We observed some IS6110 movements among the clustered isolates studied. In five of them, additional copies were detected in the later isolate. In CLS_21, the isolate from 2018 had an extra IS in the DR region that was not present in the isolate from 2007. In CLS_13, the isolate from 2015 had two extra IS copies located in ppe28:ppe29 and Rv0756c that were absent in the 2004 isolate. In CLS_93, the isolate from 2019 had an extra IS copy located in Rv3177, absent in the isolate from 2008. In CLS_71, the isolate from 2020 had two extra IS copies located in Rv1371 and phoT that were not present in the isolate from 2007. Finally, in CLS_152, the isolate from 2020 had an extra IS6110 in Rv1730c:gabD2 that was absent in the 2014 isolate. On the other hand, in four cases, an extra IS6110 was detected in the earlier isolate. The CLS_2 isolate of 2007 had an extra IS6110 located in Rv3183:Rv3184 that was not in the later isolate of 2016. In CLS_24, the isolate from 2005 had an extra IS6110 located at MT3426 that was absent in the 2018 isolate. In CLS 50, the isolate from 2005 had an extra IS copy located in MT3427. Lastly, in CLS_91, the isolate from 2005 had an IS6110 located at the plcA gene that was absent in the isolate from 2010. CLS_49 was a special case: the isolate from 2012 had an extra IS inserted within the Rv1765c gene (or its homologous Rv2015c) that was not present in the other two isolates studied, and the isolate from 2015 had an extra IS located at ppe49 that was absent in the other two isolates of this cluster. This is in accordance with the large number of SNPs observed among these isolates (143 SNPs). The same could be applied to CLS_2, with an SNP distance of 145. On the other hand, we found identical number of IS6110 copies and locations for the isolates that apparently were of the same RFLP cluster but, according to the SNP distance, would not be. This occurred for CLS_9, CLS_26, CLS_47, CLS_119 and CLS_157, although the SNP distance for CLS_9 and CLS_119 was very close to 12 (14 and 18 SNPs, respectively). The IS6110 movements are shown in Table S3.

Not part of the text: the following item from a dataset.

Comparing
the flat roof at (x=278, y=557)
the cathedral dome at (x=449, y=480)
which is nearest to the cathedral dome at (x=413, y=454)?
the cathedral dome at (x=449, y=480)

Some of the deletions observed could be explained by a homologous recombination between two close IS6110 resulting in the loss of the intermediate genes as one IS6110 was found interrupting the genes involved. This was observed for CLS_30 isolates, showing the loss of Rv2817c:Rv2819c genes; CLS_157 and the deletion of plcC-plcB-plcA genes; CLS_13 and the deletion between plcC and ppe40; CLS_5, CLS_7, CLS_28, CLS_47 and CLS_119, and the deletion between cut1 and Rv1765c; CLS_93 and the deletion between ppe38 and ppe71; CLS_8 and CLS_217, and the deletion of plcD gene; CLS_26 and the deletion between plcD and Rv1765c; CLS_9 and the Rv2810c:Rv2813 deletion; and CLS_152 and the deletion of Rv2018 and Rv2019.

SNPs in virulence factors

All the L4.1.2.1 strains, including the non-clustered strains reviewed, had 14 common SNPs in genes considered as virulence factors (mce2D, ctpV, Rv1290c, Rv1505c, pks5, mgtC, secA2, Rv1915, Rv1915, Rv1982c, pks12, Rv2494, cyp125 and esxB)13. The L4.3 strains had four common SNPs (mce1D, Rv0990c, mce3F and fadE28). In addition, there were four more common SNPs for the L4.3.2 strains (Rv0204c, Rv1939, Rv3085 and Rv3871) and three for the L4.3.3 strains (mmaA4, pks12 and Rv3088). The L4.8 strains shared only one common SNP in a gene considered as a virulence factor (ptpA). Looking into the isolates studied in the rest of the sub-lineages, the average SNP number was eight, all being unique SNPs. However, there was no relation between the number of SNPs in the genes considered as virulence factors and the number of cases of the IS6110-cluster (p-value = 0.8) (Fig. 2).

Figure 2
figure 2

Number of cases of each IS6110-cluster vs. SNP number in genes considered as virulence factors. No cause–effect relationship is observed (p-value = 0.8). Clusters with more than 90 SNPs were not considered.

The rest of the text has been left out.